It said that on thier oficial website, under specification:

https://www.amd.com/en/products/cpu/amd-ryzen-5-1600

"NOTE: The specifications below reflect the Ryzen 5 1600 as originally launched. It has since been refreshed to OPN# YD1600BBAFBOX, which has identical specifications except that it is made on the 12nm manufacturing process, and features the low-profile Wraith Stealth cooler. "

Cheers!
 
I think the problem is with AMD's name, not the article. It's not a first gen cpu, its a second gen, so the 1600F should be called something like Ryzen 5 2600e. They really need better people for their naming.
 
I think the problem is with AMD's name, not the article. It's not a first gen cpu, its a second gen, so the 1600F should be called something like Ryzen 5 2600e. They really need better people for their naming.
I think to clarify, its Gigabyte that tweeted this. Nothing to do with AMD giving misleading information which I feel some of the comments here are leading toward.
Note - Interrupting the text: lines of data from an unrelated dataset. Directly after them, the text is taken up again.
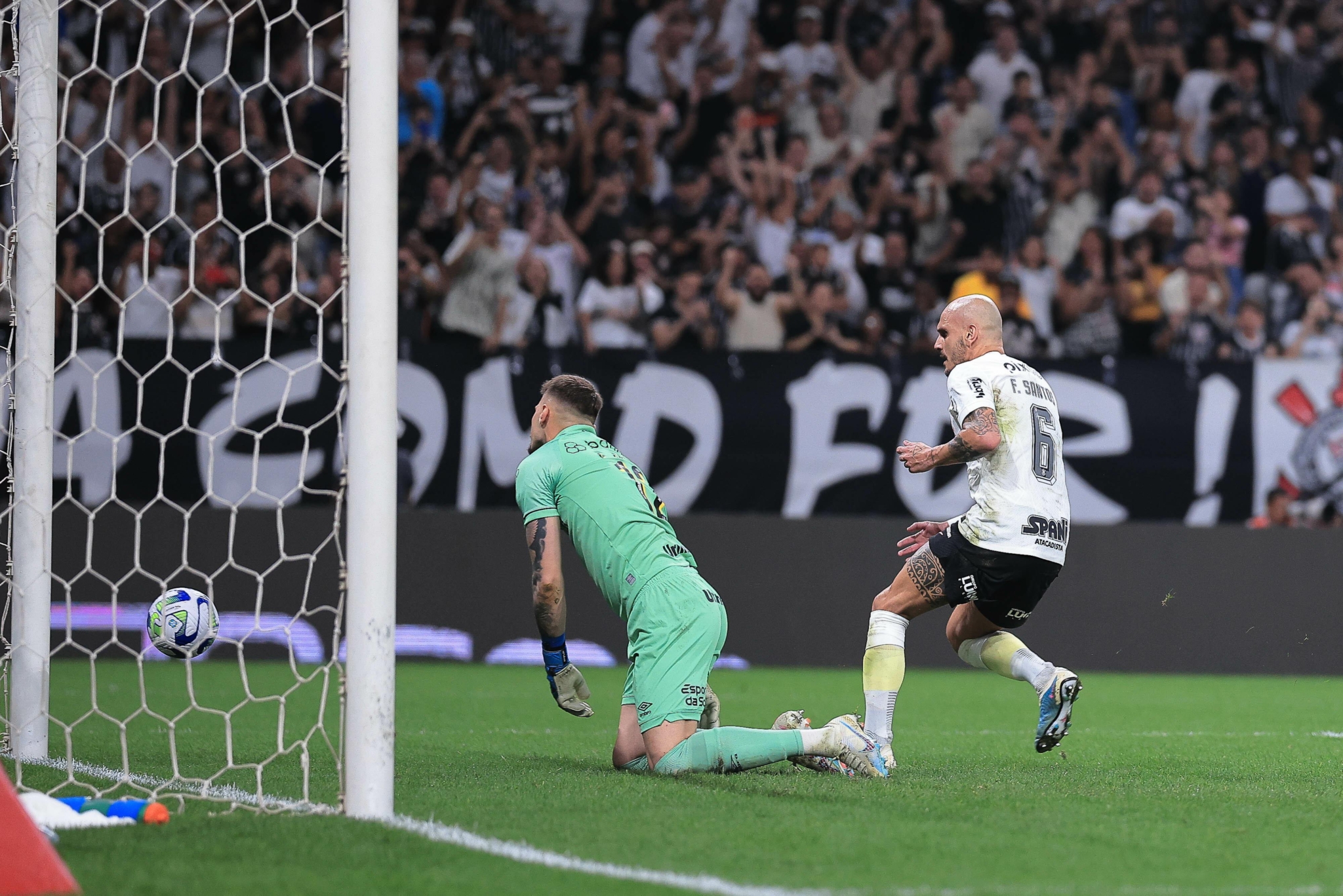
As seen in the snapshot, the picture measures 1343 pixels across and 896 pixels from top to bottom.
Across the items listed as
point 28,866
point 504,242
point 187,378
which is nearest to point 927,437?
point 504,242

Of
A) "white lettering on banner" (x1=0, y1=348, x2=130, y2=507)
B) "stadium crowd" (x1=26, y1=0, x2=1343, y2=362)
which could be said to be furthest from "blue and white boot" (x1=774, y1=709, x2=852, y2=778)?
"white lettering on banner" (x1=0, y1=348, x2=130, y2=507)

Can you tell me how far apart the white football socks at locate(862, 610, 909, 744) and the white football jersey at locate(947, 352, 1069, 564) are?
485mm

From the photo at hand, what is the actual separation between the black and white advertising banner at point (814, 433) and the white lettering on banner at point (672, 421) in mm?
11

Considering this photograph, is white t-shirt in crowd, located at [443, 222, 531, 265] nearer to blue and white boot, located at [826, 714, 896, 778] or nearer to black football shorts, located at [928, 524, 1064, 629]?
black football shorts, located at [928, 524, 1064, 629]

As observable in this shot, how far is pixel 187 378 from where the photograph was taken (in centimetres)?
912

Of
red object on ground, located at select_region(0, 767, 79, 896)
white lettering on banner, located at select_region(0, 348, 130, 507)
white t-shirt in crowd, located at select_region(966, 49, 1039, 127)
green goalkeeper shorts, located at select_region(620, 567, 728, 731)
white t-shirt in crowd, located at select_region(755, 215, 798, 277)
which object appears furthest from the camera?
white t-shirt in crowd, located at select_region(966, 49, 1039, 127)

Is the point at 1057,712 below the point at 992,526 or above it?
below

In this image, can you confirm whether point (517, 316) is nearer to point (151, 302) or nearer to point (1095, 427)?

While I agree the naming could be better with the product, if the product is cheaper and just as good as the 2xxx series, I can't be bothered even if they gave it a Bulldozer model number.
 
While I agree the naming could be better with the product, if the product is cheaper and just as good as the 2xxx series, I can't be bothered even if they gave it a Bulldozer model number.
Mixing model family numbers causes completely unnecessary and trivially avoidable confusion and trouble.

If you label AM4 products with model names that resemble AM3 products too much, expect people to call tech support asking why their "FX4600" does not fit their AM3+ socket which is supposed to be compatible with FX4000-9000.